Again, this is not easy. This love that Paul is talking about is not just a matter of trying harder or looking at things from a different perspective. This kind of love is impossible. We are just not equipped as human beings to love this kind of way. We might possibly have that kind of love towards our own children, but to be honest that’s just about it and even then not always. Yet, God expects us to show that kind of love to everyone. It’s just not natural. But it is possible with the help of God. Jesus sent his Holy Spirit to live in us, to help us live this kind of love. It is not really our love but God’s love shining through us. And again this is not an emotion, this is a conscious decision to live this way with God’s help.
God’s love is about doing all those things that we have already mentioned. Being patient, kind, not jealous, not proud or boastful, it is not rude, it is not self-seeking, it is not easily angered, it keeps no record of wrongs, it does not delight in evil but rejoices with the truth. But it does all of these things amidst adversity and among real people who don’t return it and never gives up. Paul was not writing about how people were to behave only in the church or when they get to heaven. He was writing to tell people how to live their lives in the real world, with real people, who aren’t patient, aren’t kind, are jealous, proud, boastful, rude, self-seeking and easily angered.
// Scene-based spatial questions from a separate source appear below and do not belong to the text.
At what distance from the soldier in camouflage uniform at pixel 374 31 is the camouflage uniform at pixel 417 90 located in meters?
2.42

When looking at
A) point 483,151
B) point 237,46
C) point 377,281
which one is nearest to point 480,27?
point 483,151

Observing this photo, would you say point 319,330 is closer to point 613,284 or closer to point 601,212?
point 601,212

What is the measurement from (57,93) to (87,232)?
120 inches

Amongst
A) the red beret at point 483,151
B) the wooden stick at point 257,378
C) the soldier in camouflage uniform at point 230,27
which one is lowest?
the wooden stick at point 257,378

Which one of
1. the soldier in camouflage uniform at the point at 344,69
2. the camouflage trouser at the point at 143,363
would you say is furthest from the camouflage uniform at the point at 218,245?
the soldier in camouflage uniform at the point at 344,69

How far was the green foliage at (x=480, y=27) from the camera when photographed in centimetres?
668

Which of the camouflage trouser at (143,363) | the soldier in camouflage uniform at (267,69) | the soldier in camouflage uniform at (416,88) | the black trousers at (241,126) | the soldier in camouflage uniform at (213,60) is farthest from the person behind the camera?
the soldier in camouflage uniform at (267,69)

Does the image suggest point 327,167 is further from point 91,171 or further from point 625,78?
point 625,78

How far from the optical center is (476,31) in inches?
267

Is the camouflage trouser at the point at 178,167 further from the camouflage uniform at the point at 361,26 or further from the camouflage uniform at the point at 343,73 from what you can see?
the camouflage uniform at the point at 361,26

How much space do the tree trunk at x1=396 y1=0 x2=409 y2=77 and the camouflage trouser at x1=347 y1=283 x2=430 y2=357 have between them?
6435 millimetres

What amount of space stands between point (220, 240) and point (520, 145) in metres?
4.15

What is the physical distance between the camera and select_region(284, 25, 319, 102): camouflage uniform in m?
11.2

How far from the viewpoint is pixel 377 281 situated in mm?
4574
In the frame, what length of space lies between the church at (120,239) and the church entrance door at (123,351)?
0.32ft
Jesus calls us to live this kind of lifestyle amid a fallen and sinful world. That’s what it means to say love that endures through every circumstances. It means never giving up when those around you give you every reason to give up. It mean always being hopeful even when you cannot see any hope. It means trusting to God, that he will give you the strength and the energy even when all of yours is gone and you feel like your at the the end of the rope and you really can’t put up with any more. Love that never looks back but keeps going to the end.
Conclusion
And so I want to leave you with this challenge. To live this kind of unbreakable love. To live this love in a real world and not give up. Again this is one where God might have highlighted something this morning, but it means going home and asking God, does this one apply to me. Is there anything here I need to work on. As before maybe not. But this is one I think we all have to work on.